Saying Your Own Vows at Your Wedding by MJ Millares

It is your wedding, so make it you own. You are probably hunting for every book, articles, and tips you can find to make your wedding as personal and unique as possible. The best and more memorable way to do is to create your own wedding vows.

Traditionally, the bride and groom has little say in what goes into the words spoken during the wedding ceremony. Today, wedding officiants even encourage couples to say their own wedding vows during the ceremony. It reduces the mechanics and strays away from the "wedding ceremony formula" we have been too acquainted with. Heck, if you attended ten wedding already, you are likely to be able to recite the "standard vows" the bride and the groom say to each other.

So, if you want to make your wedding vows unique and personal, you can incorporate your feelings and intimate messages into you wedding vows. It creates an added effect in making you wedding more memorable.

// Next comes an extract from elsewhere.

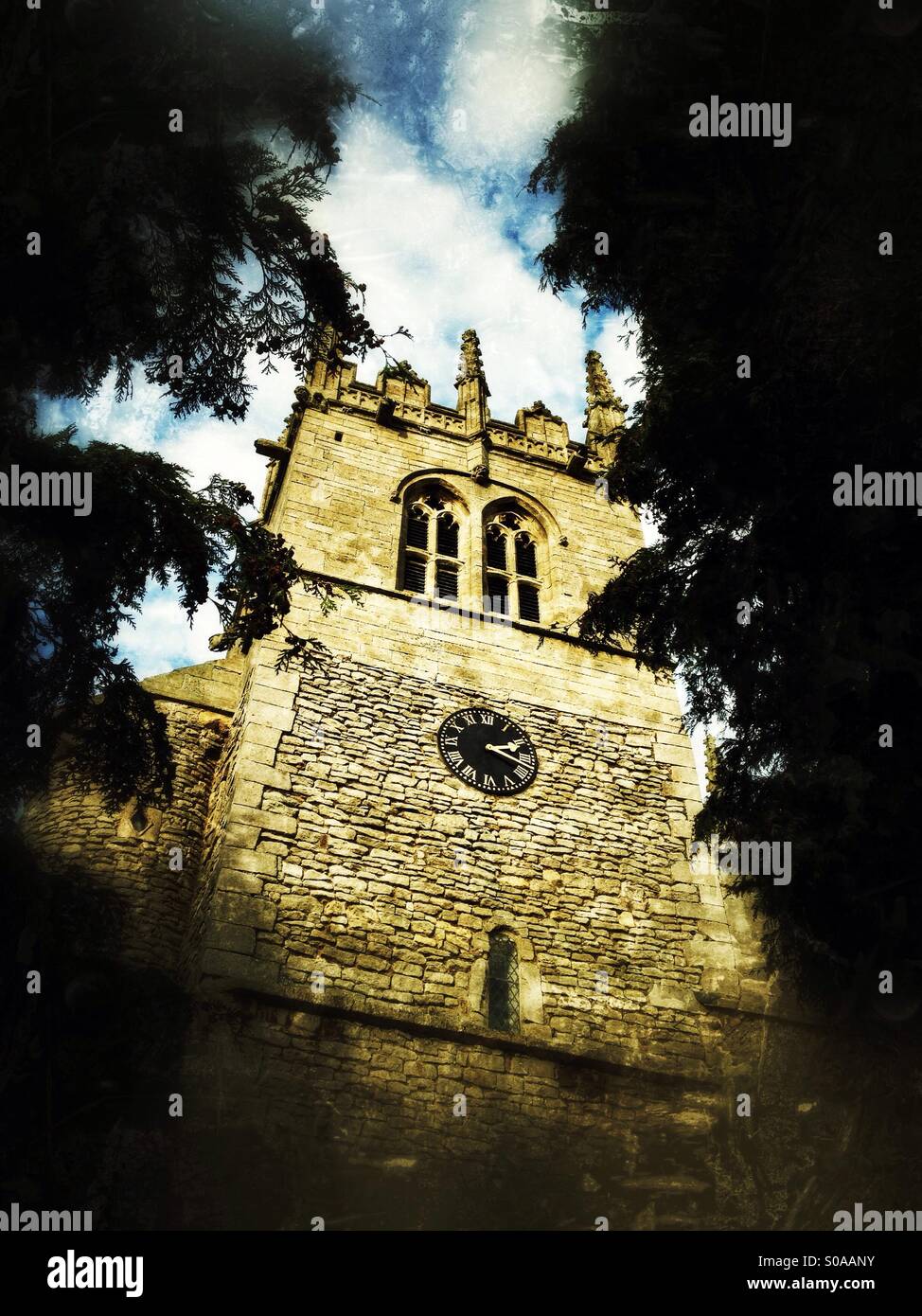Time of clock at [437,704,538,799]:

Here are five tips to help you create a wedding vow that could make your wedding memorable for you and your guests.

1. Discuss with the Wedding Officiant
If you are planning to personalize your wedding vows, you need to notify your Wedding Officiant first. You will need to find out the legalities, guidelines, and rules in drafting your wedding vows. In fact, by discussing with your Wedding Officiant ahead of time, you can get additional pointers, advice, and examples to help you in writing your vows. The Officiant will also inform you of the important information that needs to be included in your vows.

2. Choosing Your Topic
As in any other writting or speeches you make, you need to establish a topic before you start drafting. Some may disagree with me, but by choosing topic early on will help you stay focused on your wedding vows. One thing you must never neglect to include in your vow is your promise to your spouse to be. Then you can add some special messages, hopes, and dreams that the two of you may have talked about before you decided you wanted to get married with each other.

One thing to keep in mind when writting your wedding vow is KISS - Keep It Short and Sweet. When pouring you heart out, you tend to get so emotional that it is difficult to cut it short. Try to put yourself in your guests shoes. When listening to a very long winded speech, you (as the attendee) will start to wander off. So, if possible, keep your wedding vows, short, concise, and meaningful.

3. Make your Wedding Vows Official
After you finished the first draft of your wedding vows, arrange a meeting with your Wedding Officiant again. Show your vows for review and additional advice. Your Officiant's experience will help you greatly in getting the best out of writing your own wedding vows. Of course, the you will get the last word on what goes into your wedding vows but it does not hurt to ask for opinion.

4. Practice makes Perfect
As you would when you prepare for the speech you wrote for a meeting, you practice, practice, and practice. You know it, practice makes your delivery perfect. Even if you plan to read your wedding vows during the ceremony, I highly recommend you practice. You need to get comfortable saying your vows aloud so that you would not sound clumsy when you read it during your wedding ceremony. Just remember the rule of thumb, KISS. Lengthy speeches are less likely to make an impact and therefore will be less remembered. So, time yourself as you practice. If reading your vows will take longer than five minutes, try to narrow it down and focus on the more important part of your wedding vow.

5. Delivering Your Wedding Vows
I know that this is hard to do, but it is important to keep calm when you are reciting your wedding vows during the wedding. If you are tense, you are likely going to speak too fast that your vow will lose the wedding attendants' attention. Read your vow if you must, but it is best if wedding vow is delivered extemporanously. Just like how your Speech or Communication professor used to tell you. But, do what you are comfortable the most. If you are comfortable with memorizing a speech, then memorize your vow.

I hope that this article helped you plan a memorable and unique wedding. Good luck with your wedding and may your wedding vows remain your guide to a happy and fruitful relationship.